• _Records for this task_:
____

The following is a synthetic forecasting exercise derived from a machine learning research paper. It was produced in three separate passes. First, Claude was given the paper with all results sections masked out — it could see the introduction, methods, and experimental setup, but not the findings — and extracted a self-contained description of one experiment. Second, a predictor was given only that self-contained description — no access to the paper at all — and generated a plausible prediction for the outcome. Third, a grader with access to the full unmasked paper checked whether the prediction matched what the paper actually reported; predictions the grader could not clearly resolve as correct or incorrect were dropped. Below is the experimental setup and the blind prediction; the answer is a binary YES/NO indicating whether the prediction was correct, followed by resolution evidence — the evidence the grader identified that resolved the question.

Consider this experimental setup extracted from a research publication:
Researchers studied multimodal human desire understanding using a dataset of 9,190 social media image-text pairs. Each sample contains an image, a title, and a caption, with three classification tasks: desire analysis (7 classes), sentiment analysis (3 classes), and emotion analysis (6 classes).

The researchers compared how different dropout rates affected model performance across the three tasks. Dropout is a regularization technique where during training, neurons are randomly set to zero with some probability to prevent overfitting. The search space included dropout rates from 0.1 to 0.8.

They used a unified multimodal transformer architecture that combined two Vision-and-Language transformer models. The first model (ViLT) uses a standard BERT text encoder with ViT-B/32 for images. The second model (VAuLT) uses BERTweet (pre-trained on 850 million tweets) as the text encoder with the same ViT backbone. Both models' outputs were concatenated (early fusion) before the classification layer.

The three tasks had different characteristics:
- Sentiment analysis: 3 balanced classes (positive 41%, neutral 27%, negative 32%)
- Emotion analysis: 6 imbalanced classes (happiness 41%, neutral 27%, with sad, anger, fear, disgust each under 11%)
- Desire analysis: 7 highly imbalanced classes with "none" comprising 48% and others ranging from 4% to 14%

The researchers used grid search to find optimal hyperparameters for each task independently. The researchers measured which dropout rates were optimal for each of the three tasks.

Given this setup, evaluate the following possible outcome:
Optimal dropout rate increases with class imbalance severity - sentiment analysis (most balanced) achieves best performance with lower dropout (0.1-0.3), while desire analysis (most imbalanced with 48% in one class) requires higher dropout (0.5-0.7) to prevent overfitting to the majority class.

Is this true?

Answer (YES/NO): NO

____

• _Exercise_: Start at the line containing "- Desire analysis: 7" and transcribe through the end of the entries. Please keep both ends and add nothing.

• _Solution to the problem_:
- Desire analysis: 7 highly imbalanced classes with "none" comprising 48% and others ranging from 4% to 14%

The researchers used grid search to find optimal hyperparameters for each task independently. The researchers measured which dropout rates were optimal for each of the three tasks.

Given this setup, evaluate the following possible outcome:
Optimal dropout rate increases with class imbalance severity - sentiment analysis (most balanced) achieves best performance with lower dropout (0.1-0.3), while desire analysis (most imbalanced with 48% in one class) requires higher dropout (0.5-0.7) to prevent overfitting to the majority class.

Is this true?

Answer (YES/NO): NO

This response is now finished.